Ei, que tipo de história ficou entre a gente?!

Já sei, serei ouvinte das mais novas narrativas e dos mais novos cheiros e sorrisos que ocorrerão pelo caminho e, talvez, numa noite suave de brisas leves, vou deixar contorcer meus músculos num lapso insano de conter lembranças profundas de algo que existiu, algo que ficou.

Ai se me faltasse cautela ...

Um dia desses eu me olhei no espelho e percebi que o brilho das pupilas, me diziam que, algo havia ficado opaco. Então eu fui e joguei ali, naquele canto escuro, embaixo dos tacos que revestem o chão, nos vãos, com poeira e migalhas - o que me restou depois de uma tarde de olhos perdidos e contensão de gotas que me salvariam a alma. Fiz também dos seus pedaços, um outro qualquer, quem sabe, mas fiz. Reconstruí de maneira instintiva o que tinha ao alcance. Amarguei por longos dias, não sei bem, tentei contar, nem sequer lembrei, por isso contive as mais dolorosas palavras e gargalhei aos olhos alheios. E foi assim que te escondi, não na caixa mais escura, mas naquela cinza e com meia-luz, pra que não me deixe fugir da audição o som mais macio de uma única gargalhada sua. Porque por mais que eu não queira, ainda ouço ela aqui, dentro da minha cabeça, ecoando ... ecoando.
E o que eu sempre tentei lhe dizer foi que, agora eu resolvi acreditar num futuro de luzes, aonde caminharei e acertarei o rumo que me levará a esses romances de msn, de bares, de roda qualquer, de esquina de bairro. Ouvi por longos minutos esse seu nome que ensurdecia meus ouvidos. Passaram-se, talvez, vidas, momentos, pessoas, e hoje, já não ouço mais. Tento por alguns dias buscar algo que me leve pra um abraço distante, algo que por alguns outros longos minutos me levou à proteção mais bonita que já tive.
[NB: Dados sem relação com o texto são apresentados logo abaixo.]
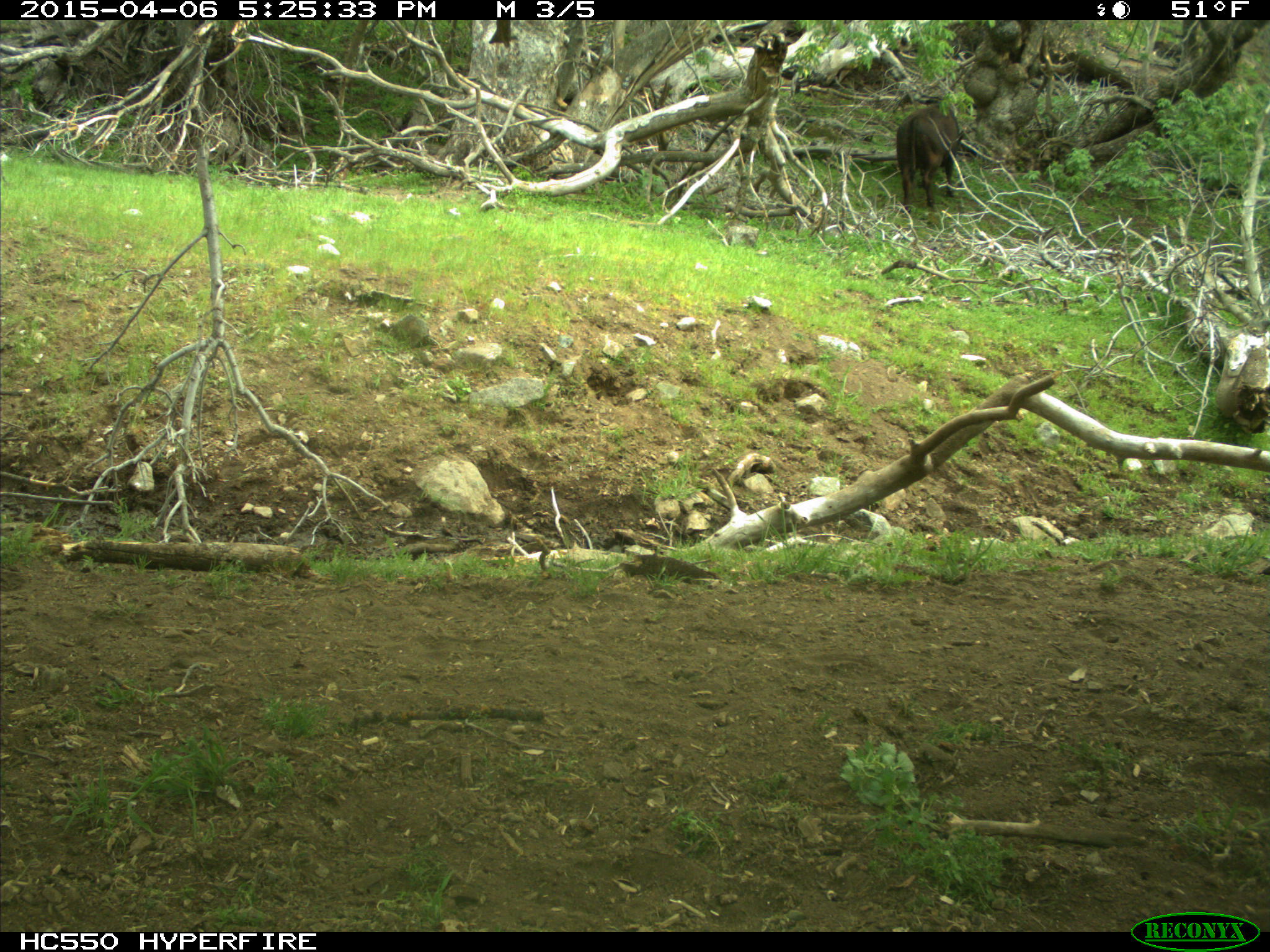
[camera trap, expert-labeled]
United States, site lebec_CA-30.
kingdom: Animalia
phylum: Chordata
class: Mammalia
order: Artiodactyla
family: Bovidae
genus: Bos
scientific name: Bos taurus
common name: domestic cow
Ei, eu já não sou mais aquela ... sou essa.
Me transformei nessa pessoa fraca, porém, corajosa e decidi que tenho que lhe deixar caminhar pro caminho que lhe cabe. E eu ao meu.
Talvez este seja mais um rascunho de uma despedida forçada, ou a despedida, de fato. O que pipoca aos meus olhos já não posso controlar, te estendo a mão e peço pra que siga, mesmo sendo egoísta o suficiente pra te perturbar a alma, mas me desfiz de sentimentos de posse há um belo tempo.

Hoje nossa contradição anda de mãos separadas.